Letter to Ardina: 4th Graders and Re-Contextualization | Mark Dzula

Editor’s Note: This post inspired the following response: Reply to Mark: 3rd Graders & Site Specific Installation.

Dear Ardina,

I hope your residency is progressing well.  Both of my residencies are wrapping up their introductory phase.  In Staten Island, the fourth graders and I are exploring the question “How do we make the familiar strange and the strange familiar?” We’ve made collages, drawn everyday objects from observation, reinterpreted everyday objects in a game called “What Is It,” and re-interpreted images in an activity I call “This for That.” Here are some pictures:

Recently, we have been talking about “re-contextualization.” These eight syllables and nineteen letters are wildly popular with the students. Although this topic may seem difficult, we’ve had some exciting conversations, thanks in part to art inquiries with Maurizio Cattelan’s “Hollywood” sign. Cattelan is deeply involved with problems of image and representation (or re-presentation). Once, he built a version of the Hollywood sign over a dump in Sicily. The students laugh when they learn that it is in a dump. One student even suggested that this placement indicates Cattelan’s critical attitude toward Hollywood.

   

Interestingly, it is doubtful that the students will get to see Cattelan’sexhibit at the Guggenheim, even though the Hollywood sign is their “key artwork” for the year. The exhibit shows many provocative works and our administration is struggling with how/if they can show any of it. This brings up an interesting question—as teaching artists, what kinds of conversations are we ready to have with students? What kinds of conversations can we have?  Museums inevitably show work that students may be shocked by; even abstract nudes throw groups into fits if they’re not properly prepared.

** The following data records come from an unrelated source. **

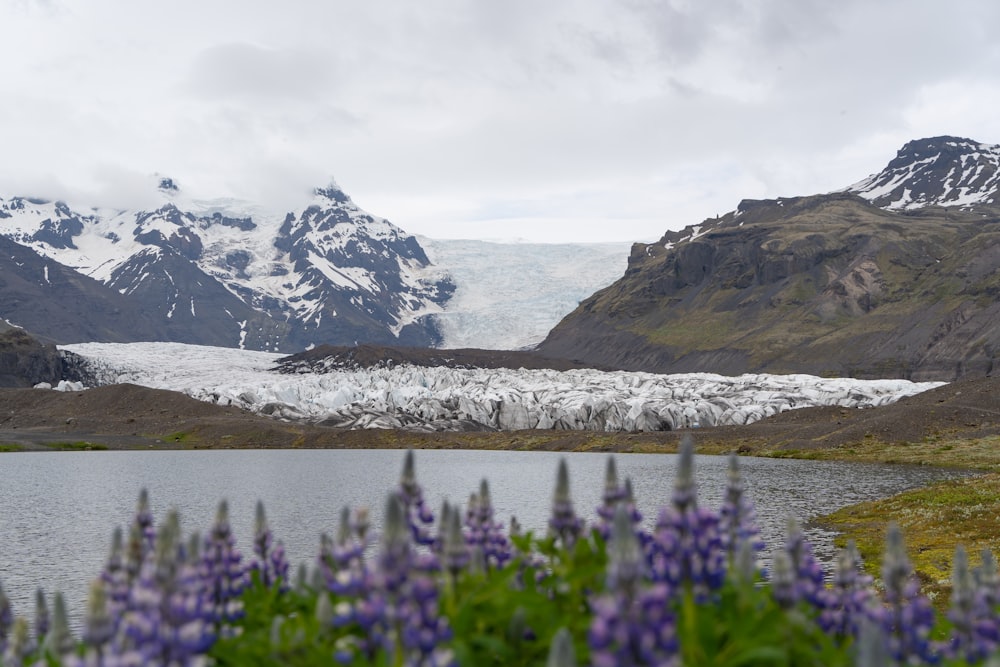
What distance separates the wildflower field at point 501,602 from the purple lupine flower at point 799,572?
0.03m

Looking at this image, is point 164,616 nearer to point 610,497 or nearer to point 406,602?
point 406,602

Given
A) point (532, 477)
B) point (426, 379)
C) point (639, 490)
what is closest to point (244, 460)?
point (532, 477)

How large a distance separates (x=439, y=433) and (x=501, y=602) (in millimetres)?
134574

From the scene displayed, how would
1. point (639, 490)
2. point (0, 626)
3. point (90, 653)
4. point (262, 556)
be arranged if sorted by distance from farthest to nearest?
point (639, 490) → point (262, 556) → point (0, 626) → point (90, 653)

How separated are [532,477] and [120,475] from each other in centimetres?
4073

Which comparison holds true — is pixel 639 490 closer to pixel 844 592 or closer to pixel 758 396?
pixel 844 592

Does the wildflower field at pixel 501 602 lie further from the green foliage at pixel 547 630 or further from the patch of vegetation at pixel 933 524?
the patch of vegetation at pixel 933 524

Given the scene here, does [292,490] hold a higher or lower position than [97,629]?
lower

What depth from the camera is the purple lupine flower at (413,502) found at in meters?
8.62

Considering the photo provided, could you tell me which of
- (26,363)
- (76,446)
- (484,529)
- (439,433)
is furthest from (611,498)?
(26,363)

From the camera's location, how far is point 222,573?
30.2 ft

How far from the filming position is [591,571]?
7156 mm

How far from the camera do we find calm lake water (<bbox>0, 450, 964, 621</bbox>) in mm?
39344

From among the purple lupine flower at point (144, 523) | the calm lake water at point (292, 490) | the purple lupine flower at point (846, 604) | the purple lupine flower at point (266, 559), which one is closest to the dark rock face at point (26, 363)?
the calm lake water at point (292, 490)
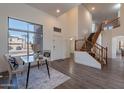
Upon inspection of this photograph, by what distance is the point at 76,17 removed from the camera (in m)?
10.3

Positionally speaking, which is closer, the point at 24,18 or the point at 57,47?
the point at 24,18

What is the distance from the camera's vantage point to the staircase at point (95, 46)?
7380 mm

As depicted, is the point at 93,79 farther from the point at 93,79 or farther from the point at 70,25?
the point at 70,25

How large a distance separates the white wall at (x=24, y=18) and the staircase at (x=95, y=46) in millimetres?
2281

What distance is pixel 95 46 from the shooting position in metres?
7.54

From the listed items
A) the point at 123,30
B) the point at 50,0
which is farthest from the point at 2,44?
the point at 123,30

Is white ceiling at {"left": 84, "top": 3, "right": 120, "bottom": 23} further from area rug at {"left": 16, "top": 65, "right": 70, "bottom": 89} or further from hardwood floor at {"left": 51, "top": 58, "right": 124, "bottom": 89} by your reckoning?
area rug at {"left": 16, "top": 65, "right": 70, "bottom": 89}

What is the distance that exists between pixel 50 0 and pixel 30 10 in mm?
4812

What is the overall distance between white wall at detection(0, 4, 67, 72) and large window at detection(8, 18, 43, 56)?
0.26 m

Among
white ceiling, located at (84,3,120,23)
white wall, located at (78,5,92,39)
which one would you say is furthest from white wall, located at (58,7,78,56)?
white ceiling, located at (84,3,120,23)

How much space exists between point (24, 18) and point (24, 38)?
107 cm

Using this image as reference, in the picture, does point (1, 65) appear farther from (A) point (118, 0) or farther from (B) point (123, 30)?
(B) point (123, 30)

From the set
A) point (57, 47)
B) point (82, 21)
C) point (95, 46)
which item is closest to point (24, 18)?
point (57, 47)

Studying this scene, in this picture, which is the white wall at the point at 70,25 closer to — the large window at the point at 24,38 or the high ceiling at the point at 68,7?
the high ceiling at the point at 68,7
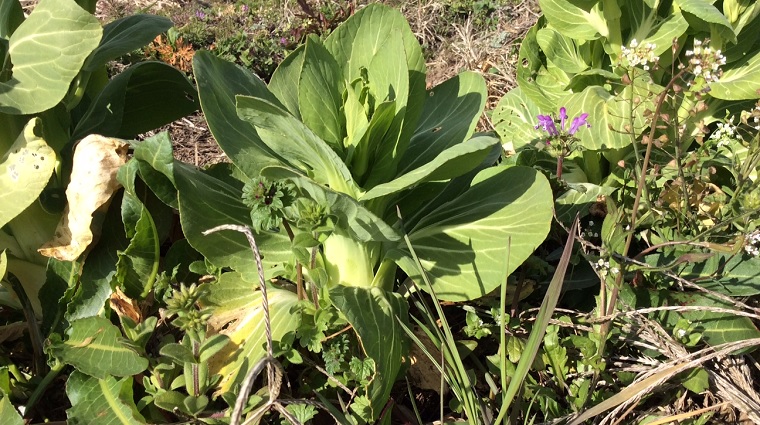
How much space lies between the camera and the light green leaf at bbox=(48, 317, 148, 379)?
160 cm

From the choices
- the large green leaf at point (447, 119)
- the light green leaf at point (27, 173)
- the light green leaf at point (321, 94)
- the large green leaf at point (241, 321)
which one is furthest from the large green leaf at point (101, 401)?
the large green leaf at point (447, 119)

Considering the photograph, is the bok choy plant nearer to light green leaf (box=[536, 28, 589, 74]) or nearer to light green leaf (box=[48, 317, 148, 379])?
light green leaf (box=[48, 317, 148, 379])

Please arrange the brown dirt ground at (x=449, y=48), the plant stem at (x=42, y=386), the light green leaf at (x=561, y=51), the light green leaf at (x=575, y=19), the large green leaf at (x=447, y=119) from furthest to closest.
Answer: the brown dirt ground at (x=449, y=48)
the light green leaf at (x=561, y=51)
the light green leaf at (x=575, y=19)
the large green leaf at (x=447, y=119)
the plant stem at (x=42, y=386)

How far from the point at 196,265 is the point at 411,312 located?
68 cm

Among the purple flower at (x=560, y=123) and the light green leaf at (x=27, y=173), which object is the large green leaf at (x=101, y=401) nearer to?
the light green leaf at (x=27, y=173)

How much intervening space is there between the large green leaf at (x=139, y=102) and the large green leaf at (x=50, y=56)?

Cattelan knowingly presents a different sort of shock, which understandably has caused the administration’s cautious stance. However, I personally appreciate Cattelan’s dark gestures; his morbid humor raises pertinent questions about contemporary society, questions that children deal with very often. Although schools would like to promote a rosy sense of childhood, I know you have also witnessed many students dealing with dark and difficult realities. Still, I understand that it’s not my place to broach these topics or force these conversations to occur. Right?

Then why keep the Cattelan piece as the key artwork? For one, it is a great catalyst. It is an exciting, appropriate, and accessible work that has enabled us to explore questions of image, context, and meaning. Also, as a professional goal, I want the students to work with images. Furthermore, no other work on view at the Guggenheim similarly captured the teachers’ enthusiasm during our initial planning meetings. Finally, the work relates to our essential question very well.

We’ve talked a little bit about this in person, but I am interested to know more about your thoughts.  I’m also interested to know about your own current challenges as your residency takes flight.